Plain-text document sources
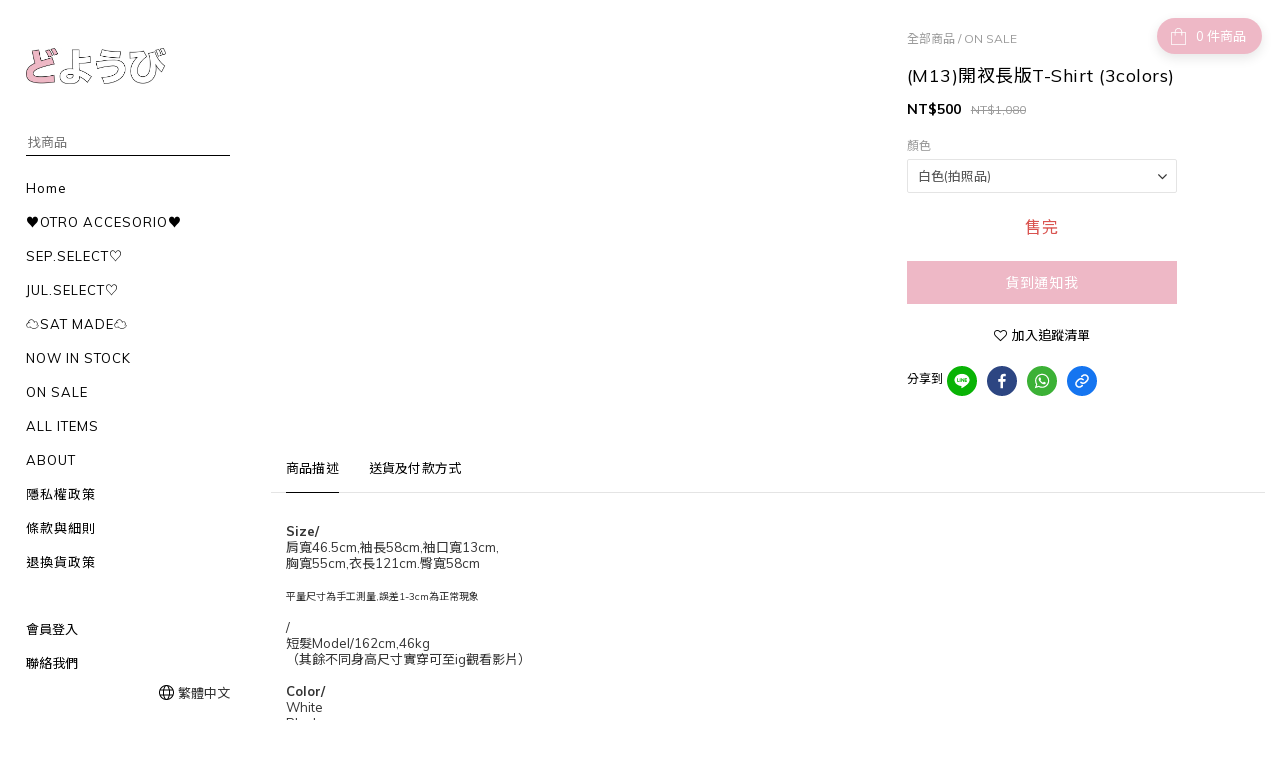

--- FILE ---
content_type: application/javascript
request_url: https://cdn.shoplineapp.com/s/javascripts/currencies.js
body_size: 157
content:
var Currency={rates:{USD:1,CAD:.708279,KRW:686e-6,IDR:6e-5,MOP:.125084,BND:.767657,NTD:.032261,TWD:.032261,HKD:.128569,MYR:.239406,CNY:.140396,VND:38e-6,THB:.030917,SGD:.767036,AUD:.648062,GBP:1.309826,PHP:.016917,AED:.272294,JPY:.006516,EUR:1.153995},convert:function(D,e,r){return D*this.rates[e]/this.rates[r]}};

## [TASK TO CARRY OUT]
Leave out the pictures and retype the rest of the entries exactly.

## [RESPONSE]
--- FILE ---
content_type: application/javascript
request_url: https://cdn.shoplineapp.com/s/javascripts/currencies.js
body_size: 157
content:
var Currency={rates:{USD:1,CAD:.708279,KRW:686e-6,IDR:6e-5,MOP:.125084,BND:.767657,NTD:.032261,TWD:.032261,HKD:.128569,MYR:.239406,CNY:.140396,VND:38e-6,THB:.030917,SGD:.767036,AUD:.648062,GBP:1.309826,PHP:.016917,AED:.272294,JPY:.006516,EUR:1.153995},convert:function(D,e,r){return D*this.rates[e]/this.rates[r]}};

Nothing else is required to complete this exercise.